Pensando alla nostra esistenza, mi viene in mente che vivere è attraversare: attraversare luoghi, tempi, cuori, porte, anime. Ogni cammino lascia un segno, ci cambia. Taluni sono silenziosi, quasi impercettibili; altri sono faticosi, talvolta dolorosi; altri ancora sono colmi di gioia, come una vetta raggiunta dopo tanta salita. Come non pensare, ad esempio, ai cammini che ci hanno segnato in quest’ultimo periodo: il cammino della Chiesa che ci chiede di metterci in ascolto gli uni degli altri; l’intreccio unitario dei cammini delle nostre comunità parrocchiali che formano la Comunità Pastorale, che richiedono pazienza e fiducia. Se scendiamo più in profondità, troviamo quei cammini interiori che ciascuno vive: scelte di vita, conversioni, perdoni, nascite, lutti.
In tutto questo, non siamo soli. La fede ci ricorda che il nostro non è mai un cammino individuale, ma è sempre un cammino comunitario, anche quando siamo chiamati a effettuare delle scelte personali. Siamo popolo in cammino, pellegrini nel tempo, accompagnati dalla Grazia e dalla presenza silenziosa di Dio che si fa vicino, spesso proprio nei passaggi più ardui.
Tra qualche settimana festeggeremo la festa dell’Annunciazione, del “sì” che ha cambiato la storia. Maria conosce bene il mistero del camminare nella fede.

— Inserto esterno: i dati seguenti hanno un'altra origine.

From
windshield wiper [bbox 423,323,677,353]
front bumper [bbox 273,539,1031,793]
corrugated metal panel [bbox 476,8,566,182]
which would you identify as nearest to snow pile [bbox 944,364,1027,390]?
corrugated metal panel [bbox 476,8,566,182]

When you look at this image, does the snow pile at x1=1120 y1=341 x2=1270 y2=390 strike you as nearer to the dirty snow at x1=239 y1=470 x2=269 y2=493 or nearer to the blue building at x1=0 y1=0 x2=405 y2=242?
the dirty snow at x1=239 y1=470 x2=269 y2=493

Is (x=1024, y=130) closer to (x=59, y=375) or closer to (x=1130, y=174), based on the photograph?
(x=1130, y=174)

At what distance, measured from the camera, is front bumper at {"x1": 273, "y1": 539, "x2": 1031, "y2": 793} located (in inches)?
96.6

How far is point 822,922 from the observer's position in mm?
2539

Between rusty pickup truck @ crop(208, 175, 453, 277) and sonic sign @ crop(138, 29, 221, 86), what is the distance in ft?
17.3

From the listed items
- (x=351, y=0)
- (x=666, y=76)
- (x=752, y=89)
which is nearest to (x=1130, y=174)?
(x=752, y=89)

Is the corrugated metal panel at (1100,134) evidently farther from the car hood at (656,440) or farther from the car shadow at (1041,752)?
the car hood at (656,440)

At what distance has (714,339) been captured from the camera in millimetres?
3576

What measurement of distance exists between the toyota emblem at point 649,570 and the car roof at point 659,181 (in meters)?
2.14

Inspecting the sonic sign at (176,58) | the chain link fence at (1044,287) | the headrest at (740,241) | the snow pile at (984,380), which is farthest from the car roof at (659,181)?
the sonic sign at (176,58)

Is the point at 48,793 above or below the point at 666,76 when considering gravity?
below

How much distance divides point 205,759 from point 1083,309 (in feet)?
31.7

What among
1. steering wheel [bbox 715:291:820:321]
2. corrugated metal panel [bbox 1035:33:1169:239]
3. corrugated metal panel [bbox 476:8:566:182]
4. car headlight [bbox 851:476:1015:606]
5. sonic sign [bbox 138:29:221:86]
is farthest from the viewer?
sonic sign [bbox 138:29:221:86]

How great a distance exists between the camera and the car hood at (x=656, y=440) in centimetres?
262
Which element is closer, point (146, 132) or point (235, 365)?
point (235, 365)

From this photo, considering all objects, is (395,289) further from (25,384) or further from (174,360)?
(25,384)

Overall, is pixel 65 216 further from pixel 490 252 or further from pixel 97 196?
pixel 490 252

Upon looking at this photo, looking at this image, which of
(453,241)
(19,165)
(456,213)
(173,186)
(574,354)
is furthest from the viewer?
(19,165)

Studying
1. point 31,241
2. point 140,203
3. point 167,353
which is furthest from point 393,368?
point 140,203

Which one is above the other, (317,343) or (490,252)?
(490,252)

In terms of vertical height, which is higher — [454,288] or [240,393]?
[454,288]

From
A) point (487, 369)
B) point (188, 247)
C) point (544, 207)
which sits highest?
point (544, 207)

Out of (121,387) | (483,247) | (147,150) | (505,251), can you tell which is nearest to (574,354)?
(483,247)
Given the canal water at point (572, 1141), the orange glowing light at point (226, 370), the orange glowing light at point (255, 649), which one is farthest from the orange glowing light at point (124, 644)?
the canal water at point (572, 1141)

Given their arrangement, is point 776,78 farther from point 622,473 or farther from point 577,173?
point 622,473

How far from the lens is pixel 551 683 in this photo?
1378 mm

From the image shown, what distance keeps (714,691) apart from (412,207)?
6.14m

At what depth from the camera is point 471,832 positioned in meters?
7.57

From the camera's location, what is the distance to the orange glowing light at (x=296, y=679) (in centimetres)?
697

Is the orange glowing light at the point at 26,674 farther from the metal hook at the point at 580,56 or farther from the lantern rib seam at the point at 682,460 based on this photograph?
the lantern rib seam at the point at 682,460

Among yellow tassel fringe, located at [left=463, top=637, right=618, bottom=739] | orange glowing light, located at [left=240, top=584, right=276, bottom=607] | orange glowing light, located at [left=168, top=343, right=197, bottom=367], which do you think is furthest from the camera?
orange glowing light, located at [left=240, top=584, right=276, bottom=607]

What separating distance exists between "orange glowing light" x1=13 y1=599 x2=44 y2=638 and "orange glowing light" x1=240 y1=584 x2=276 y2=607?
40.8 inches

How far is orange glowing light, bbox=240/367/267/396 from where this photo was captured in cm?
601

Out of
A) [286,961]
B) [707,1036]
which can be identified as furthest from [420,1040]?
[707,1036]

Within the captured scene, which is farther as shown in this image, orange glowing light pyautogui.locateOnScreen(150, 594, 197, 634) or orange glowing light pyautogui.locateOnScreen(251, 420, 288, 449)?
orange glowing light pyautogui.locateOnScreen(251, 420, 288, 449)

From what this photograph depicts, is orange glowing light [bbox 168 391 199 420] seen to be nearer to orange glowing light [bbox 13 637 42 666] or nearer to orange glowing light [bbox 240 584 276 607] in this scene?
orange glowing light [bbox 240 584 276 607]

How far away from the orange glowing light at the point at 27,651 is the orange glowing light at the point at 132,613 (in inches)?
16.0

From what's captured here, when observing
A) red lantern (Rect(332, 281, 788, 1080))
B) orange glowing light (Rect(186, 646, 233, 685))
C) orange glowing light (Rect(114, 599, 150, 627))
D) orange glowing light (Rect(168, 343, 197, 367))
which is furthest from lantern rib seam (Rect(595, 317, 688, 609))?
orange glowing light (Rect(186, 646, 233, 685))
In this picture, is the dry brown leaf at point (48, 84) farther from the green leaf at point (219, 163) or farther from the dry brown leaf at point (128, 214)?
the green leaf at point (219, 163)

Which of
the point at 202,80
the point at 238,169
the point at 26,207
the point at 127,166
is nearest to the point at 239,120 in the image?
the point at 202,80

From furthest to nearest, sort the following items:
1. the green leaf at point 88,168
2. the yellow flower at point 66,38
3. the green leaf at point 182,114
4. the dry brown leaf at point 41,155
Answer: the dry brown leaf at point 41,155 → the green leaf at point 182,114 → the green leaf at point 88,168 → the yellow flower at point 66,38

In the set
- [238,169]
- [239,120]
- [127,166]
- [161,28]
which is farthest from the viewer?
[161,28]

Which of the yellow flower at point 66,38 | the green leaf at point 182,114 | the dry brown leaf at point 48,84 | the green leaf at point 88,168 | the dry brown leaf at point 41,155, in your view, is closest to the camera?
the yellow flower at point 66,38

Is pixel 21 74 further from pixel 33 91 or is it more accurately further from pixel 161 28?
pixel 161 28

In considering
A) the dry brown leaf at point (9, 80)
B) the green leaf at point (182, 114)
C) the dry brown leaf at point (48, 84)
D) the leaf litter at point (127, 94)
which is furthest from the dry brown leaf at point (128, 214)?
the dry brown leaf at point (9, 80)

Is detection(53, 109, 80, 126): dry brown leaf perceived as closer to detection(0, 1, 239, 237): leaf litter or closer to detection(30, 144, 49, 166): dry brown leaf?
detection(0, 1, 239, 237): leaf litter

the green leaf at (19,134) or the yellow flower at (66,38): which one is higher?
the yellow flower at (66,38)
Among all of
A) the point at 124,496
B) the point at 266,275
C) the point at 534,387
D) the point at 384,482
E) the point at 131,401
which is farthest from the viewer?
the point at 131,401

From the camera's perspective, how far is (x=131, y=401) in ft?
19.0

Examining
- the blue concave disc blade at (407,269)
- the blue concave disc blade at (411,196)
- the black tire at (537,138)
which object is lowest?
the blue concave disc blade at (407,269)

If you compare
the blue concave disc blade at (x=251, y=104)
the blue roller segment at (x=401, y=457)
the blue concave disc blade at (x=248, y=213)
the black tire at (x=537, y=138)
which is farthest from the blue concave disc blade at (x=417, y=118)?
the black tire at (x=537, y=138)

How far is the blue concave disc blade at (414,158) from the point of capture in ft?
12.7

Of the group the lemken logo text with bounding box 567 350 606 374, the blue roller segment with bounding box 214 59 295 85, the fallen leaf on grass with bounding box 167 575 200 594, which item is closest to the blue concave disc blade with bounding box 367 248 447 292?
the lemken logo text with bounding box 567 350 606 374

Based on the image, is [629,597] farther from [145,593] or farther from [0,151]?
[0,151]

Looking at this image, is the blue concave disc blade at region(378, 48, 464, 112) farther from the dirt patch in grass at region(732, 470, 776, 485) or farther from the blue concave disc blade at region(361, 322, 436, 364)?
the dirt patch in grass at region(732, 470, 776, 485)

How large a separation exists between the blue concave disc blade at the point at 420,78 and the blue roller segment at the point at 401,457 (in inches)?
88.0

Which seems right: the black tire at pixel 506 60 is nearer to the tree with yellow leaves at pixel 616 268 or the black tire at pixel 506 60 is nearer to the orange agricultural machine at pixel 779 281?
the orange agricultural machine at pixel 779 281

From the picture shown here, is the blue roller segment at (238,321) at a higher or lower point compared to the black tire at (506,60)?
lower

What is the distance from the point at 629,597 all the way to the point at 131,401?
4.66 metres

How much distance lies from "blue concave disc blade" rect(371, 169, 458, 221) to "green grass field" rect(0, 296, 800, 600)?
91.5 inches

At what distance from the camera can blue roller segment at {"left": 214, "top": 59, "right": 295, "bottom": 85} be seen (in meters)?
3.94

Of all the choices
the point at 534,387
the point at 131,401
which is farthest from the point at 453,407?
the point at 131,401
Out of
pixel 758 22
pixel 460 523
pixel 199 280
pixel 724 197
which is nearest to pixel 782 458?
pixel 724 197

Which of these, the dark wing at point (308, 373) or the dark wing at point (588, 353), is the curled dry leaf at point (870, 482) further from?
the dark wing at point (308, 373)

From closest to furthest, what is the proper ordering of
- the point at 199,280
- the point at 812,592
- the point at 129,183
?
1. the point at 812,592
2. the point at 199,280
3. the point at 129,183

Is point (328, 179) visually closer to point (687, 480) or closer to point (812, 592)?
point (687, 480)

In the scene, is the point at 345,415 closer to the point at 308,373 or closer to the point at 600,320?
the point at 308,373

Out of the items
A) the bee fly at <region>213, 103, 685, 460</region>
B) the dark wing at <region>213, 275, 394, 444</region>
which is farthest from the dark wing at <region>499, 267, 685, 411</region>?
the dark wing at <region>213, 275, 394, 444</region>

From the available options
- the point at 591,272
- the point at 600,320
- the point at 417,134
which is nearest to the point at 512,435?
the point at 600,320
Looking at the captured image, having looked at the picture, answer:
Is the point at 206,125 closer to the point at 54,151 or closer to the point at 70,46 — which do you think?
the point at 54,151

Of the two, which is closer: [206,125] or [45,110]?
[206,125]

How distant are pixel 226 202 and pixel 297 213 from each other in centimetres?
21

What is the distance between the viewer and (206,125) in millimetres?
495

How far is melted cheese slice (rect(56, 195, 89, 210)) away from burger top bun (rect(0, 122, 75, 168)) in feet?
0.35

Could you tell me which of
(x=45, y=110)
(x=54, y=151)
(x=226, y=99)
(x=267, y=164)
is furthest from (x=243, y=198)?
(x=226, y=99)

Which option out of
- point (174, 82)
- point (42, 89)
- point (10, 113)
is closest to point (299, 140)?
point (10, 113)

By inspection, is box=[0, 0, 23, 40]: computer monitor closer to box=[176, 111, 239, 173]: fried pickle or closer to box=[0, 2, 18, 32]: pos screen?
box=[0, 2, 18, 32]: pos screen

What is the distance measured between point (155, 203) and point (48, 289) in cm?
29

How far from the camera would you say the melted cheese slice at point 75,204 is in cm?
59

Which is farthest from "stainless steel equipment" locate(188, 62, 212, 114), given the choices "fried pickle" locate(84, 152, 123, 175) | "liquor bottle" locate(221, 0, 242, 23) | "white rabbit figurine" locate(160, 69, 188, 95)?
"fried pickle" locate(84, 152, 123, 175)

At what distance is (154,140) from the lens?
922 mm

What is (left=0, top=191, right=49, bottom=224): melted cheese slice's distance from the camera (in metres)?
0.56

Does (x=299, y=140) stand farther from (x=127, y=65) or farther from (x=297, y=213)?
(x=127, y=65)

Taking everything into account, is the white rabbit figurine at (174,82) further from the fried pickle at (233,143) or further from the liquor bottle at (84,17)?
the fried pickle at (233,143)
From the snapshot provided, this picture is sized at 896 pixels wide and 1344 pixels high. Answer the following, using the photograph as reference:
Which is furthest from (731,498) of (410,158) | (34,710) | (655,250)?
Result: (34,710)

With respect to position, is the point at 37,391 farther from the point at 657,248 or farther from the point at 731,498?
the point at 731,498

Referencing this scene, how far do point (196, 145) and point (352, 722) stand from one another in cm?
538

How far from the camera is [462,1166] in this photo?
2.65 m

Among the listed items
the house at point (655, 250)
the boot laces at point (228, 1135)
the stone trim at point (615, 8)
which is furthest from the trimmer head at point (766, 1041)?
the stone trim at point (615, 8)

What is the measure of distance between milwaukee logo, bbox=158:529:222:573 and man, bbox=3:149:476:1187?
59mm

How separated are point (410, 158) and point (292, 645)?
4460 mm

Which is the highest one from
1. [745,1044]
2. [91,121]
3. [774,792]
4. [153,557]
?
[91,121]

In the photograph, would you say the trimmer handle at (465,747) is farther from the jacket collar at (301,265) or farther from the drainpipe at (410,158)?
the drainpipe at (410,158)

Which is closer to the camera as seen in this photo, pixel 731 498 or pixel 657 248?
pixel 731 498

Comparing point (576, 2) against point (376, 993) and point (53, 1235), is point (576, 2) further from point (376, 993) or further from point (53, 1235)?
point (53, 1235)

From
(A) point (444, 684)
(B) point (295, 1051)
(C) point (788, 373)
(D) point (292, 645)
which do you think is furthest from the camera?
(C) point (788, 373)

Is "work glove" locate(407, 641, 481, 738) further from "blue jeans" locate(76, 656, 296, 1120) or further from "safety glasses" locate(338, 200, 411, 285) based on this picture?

Lei, donna del cammino, ha vissuto i cammini della gioia e quelli della prova: dalla casa di Nazaret alla fuga in Egitto, dalle nozze di Cana, alla croce: dal silenzio del Sabato Santo alla gioia della Risurrezione.
A Lei, la Madre del cielo e nostra, donna del Cammino, vogliamo affidare i cammini di fede della nostra comunità e della Comunità Pastorale e quelli personali, prendo in prestito le parole di don Tonino Bello: «O Madre, donaci, ti preghiamo, il gusto della vita. Facci assaporare l’ebbrezza delle cose. Offri risposte materne alle domande di significato circa il nostro interminabile andare. E se sotto i nostri pneumatici violenti, come un tempo sotto i tuoi piedi nudi, non spuntano più i fiori, fa’ che rallentiamo almeno le nostre frenetiche corse per goderne il profumo e ammirarne la bellezza. Santa Maria, «segno di sicura speranza e di consolazione per il peregrinante popolo di Dio», facci capire come, più che sulle mappe della geografia, dobbiamo scorgere sulle tavole della storia la presenza di Dio. È su questi itinerari che crescerà la nostra fede».